Research focus


Vision is the most important human sense. When visual acuity declines, or if it is lost, this can significantly impair the independence and therefore the quality of life of the patients.

Together with external partners, Bayer has been successfully working on new treatment options for a range of different disorders, primarily diseases of the back of the eye – i.e. the retina – in order to improve people's visual acuity when it is restricted by illness, and to prevent loss of vision. Of key relevance is the macula, the point of sharpest vision on the retina. If nerve cells in this area are destroyed, which can be triggered by different types of unfavorable factors, it can lead to severe visual impairment and finally blindness if left untreated.

Retinal diseases

Several retinal diseases are associated with pathological vessel growth (neovascularization).
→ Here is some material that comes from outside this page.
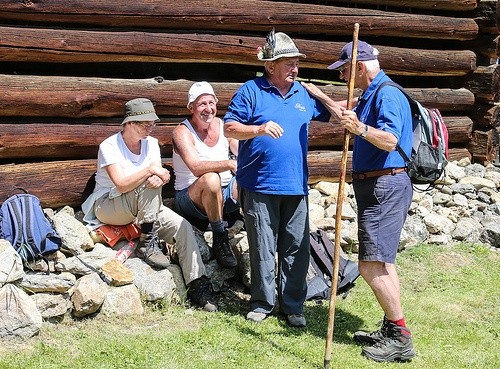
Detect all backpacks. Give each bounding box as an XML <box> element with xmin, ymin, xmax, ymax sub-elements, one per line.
<box><xmin>374</xmin><ymin>81</ymin><xmax>448</xmax><ymax>184</ymax></box>
<box><xmin>0</xmin><ymin>187</ymin><xmax>61</xmax><ymax>271</ymax></box>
In these conditions, in particular the macula (the point of clearest vision) is damaged by fluid leaking into the tissue causing swelling (edema). Wet age-related macular degeneration (wet AMD) and diabetic macular edema (DME) are typical examples of such diseases. Wet AMD is the most common cause of severe visual impairment and blindness among people over the age of 65 in developed countries. Certain proteins known as growth factors are released and stimulate the formation of new, additional blood vessels. However, these new vessels are unstable and leaky. Fluid leaks and seeps into the tissue.

Bayer's development activities in the field of neovascular retinal diseases are currently concentrating on counteracting the formation of new, pathological blood vessels and leakage. The focus here is on inhibiting growth factors involved in the formation of new blood vessels. The introduction of VEGF inhibition was a significant advance in the treatment of neovascular retinal diseases. VEGF causes endothelial cells on the inside of the blood vessels to become detached, multiply, and in this way form new ramifications. As a result, the vessel walls are leaky and liquid (exudate) seeps out. VEGF inhibitor drugs can stop this process.

However, new pathological vessels that have already formed may become resistant to anti-VEGF treatment. This is caused by cells known as pericytes, which attach themselves to the outer wall of the blood vessels and stabilize them. Researchers are therefore looking for ways of destabilizing these maturated pathological vessels, initiating their remission. One therapeutic approach is to inhibit PDGF (Platelet Derived Growth Factor). PDGF inhibitors break down pericytes on the vascular surface, making solidified vessels sensitive to treatment with VEGF inhibitors.

In the field of PDGF inhibitors, Bayer is engaged in research and development, together with its collaboration partner Regeneron, to find ways of using this new therapeutic approach.

Bayer is also looking into possibilities beyond neovascular retinal diseases such as dry age-related macular degeneration (dry AMD).

Collaborations in ophthalmology

Partnerships are playing an important role in research in this field. In June 2015, Bayer entered into a five-year collaboration agreement with the Johns Hopkins University in Baltimore, Maryland, U.S, to develop new ophthalmic therapies targeting retinal diseases. In January 2014, Bayer entered into a new collaboration with Regeneron Pharmaceuticals to jointly develop an innovative antibody to Platelet Derived Growth Factor Receptor Beta (PDGFR-β) as a potential combination therapy with our VEGF-inhibitor antibody aflibercept for the treatment of wet AMD.